◆ Quoted text
========================================================================

In 2020, AFC Energy signed an agreement with BK Gulf, also a
member of the Dutco group, for the mass fabrication of
containerised and modular balance of plant for the fuel cell
system. This agreement stemmed from a working relationship between
AFC Energy and Dutco first confirmed in 2015 to review the emerging
opportunities for the hydrogen sector across the Gulf region.
The Directors consider the participation of ABB and Dutco in the
Subscription is a strong endorsement of AFC Energy's achievements
to date and the shared opportunities that the Board believes lie
ahead.
Further details of the Placing
Pursuant to the Placing Agreement, the Joint Bookrunners, as
agents for the Company, have conditionally agreed to use reasonable
endeavours to procure subscribers at the Issue Price for the
Placing Shares.
The Joint Bookrunners intend to conditionally place the Placing
Shares with certain institutional and other investors at the Issue
Price.
The Placing is conditional upon (amongst other things) the
Placing Agreement not having been terminated, the Subscription
Agreements becoming unconditional in all respects, save for
admission, and Admission occurring on or before 8.00 a.m. on 23
April 2021 (or such later date and/or time as the Joint Bookrunners
and the Company may agree, being no later than 8.00 a.m. on 30
April 2021).
The Placing Agreement contains customary warranties from the
Company in favour of the Joint Bookrunners in relation to, inter
alia, the accuracy of the information in this Announcement and
other matters relating to the Company and its business. In
addition, the Company has agreed to indemnify the Joint Bookrunners
in relation to certain liabilities that they may incur in respect
of the Placing.

========================================================================

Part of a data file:
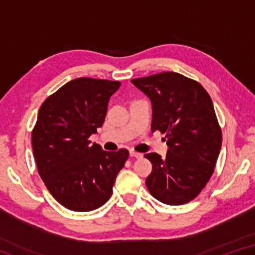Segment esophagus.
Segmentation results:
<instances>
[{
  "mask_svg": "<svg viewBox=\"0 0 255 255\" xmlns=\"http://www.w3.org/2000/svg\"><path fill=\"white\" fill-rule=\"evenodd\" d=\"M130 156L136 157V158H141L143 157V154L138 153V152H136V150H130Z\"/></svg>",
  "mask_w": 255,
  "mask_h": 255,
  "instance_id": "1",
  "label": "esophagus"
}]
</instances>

========================================================================

◆ Set problem 1
Lay out every line of the data-file entries as a JSON list of strings, one string per line, leaving out blank lines. Omit the pictures from your answer.
◆ Set problem 2
Proceed with the AFC Energy placing announcement from the point where it stops.

◆ Written answer 1
[
  "Segment esophagus.",
  "Segmentation results:",
  "<instances>",
  "[{",
  "  \"mask_svg\": \"<svg viewBox=\\\"0 0 255 255\\\" xmlns=\\\"http://www.w3.org/2000/svg\\\"><path fill=\\\"white\\\" fill-rule=\\\"evenodd\\\" d=\\\"M130 156L136 157V158H141L143 157V154L138 153V152H136V150H130Z\\\"/></svg>\",",
  "  \"mask_w\": 255,",
  "  \"mask_h\": 255,",
  "  \"instance_id\": \"1\",",
  "  \"label\": \"esophagus\"",
  "}]",
  "</instances>"
]

◆ Written answer 2
The Joint Bookrunners (acting in good faith) have the right to
terminate the Placing Agreement in certain circumstances prior to
Admission in respect of the Placing Shares, including (but not
limited to): in the event that there is a breach, or an alleged
breach, of any of the warranties in the Placing Agreement or there
is a material adverse change affecting the condition (financial,
operational, legal or otherwise), earnings, management, funding
position, solvency, business affairs or operations of the Company,
whether or not foreseeable as at the date of the Placing Agreement
and whether or not arising in the ordinary course of business. The
Joint Bookrunners may also terminate the Placing Agreement if there
has been a material adverse change in certain international
financial markets, a suspension or material limitation in trading
on certain stock exchanges or a material disruption in commercial
banking or securities settlement or clearance which, in the opinion
of a Joint Bookrunner (acting in good faith), makes it impractical
or inadvisable to proceed with the Placing.
The Placing is not being underwritten. The Placing is not
conditional on a minimum amount being raised.
The Subscription
Under the Subscription, the Company has conditionally raised
approximately GBP4.75 million (before expenses) by way of the
subscription of 7,364,340 new Ordinary Shares at the Issue
Price.
The Subscription is conditional upon admission of the
Subscription Shares to trading on AIM occurring on or before 8.00
a.m. on 23 April 2021 (or such later date and/or time as the Joint
Bookrunners and the Company may
agree, being no later than 8.00 a.m. on 30 April 2021 ).
New Ordinary Shares
In addition to the Fundraising Shares, the Company is intending
to issue 445,736 new Ordinary Shares in settlement of an adviser
fee incurred in connection with the Subscription by capitalising
the amount owed to such adviser.
The New Ordinary Shares, when issued, will be fully paid and
will rank pari passu in all respects with the Existing Ordinary
Shares in issue, including the right to receive all dividends and
other distributions declared, made or paid after the date of
issue.
Application will be made to London Stock Exchange for admission
of the New Ordinary Shares to trading on AIM. It is expected that
Admission of the New Ordinary Shares will take place on or before
8.00 a.m. on 23 April 2021 and that dealings in the New Ordinary
Shares on AIM will commence at the same time.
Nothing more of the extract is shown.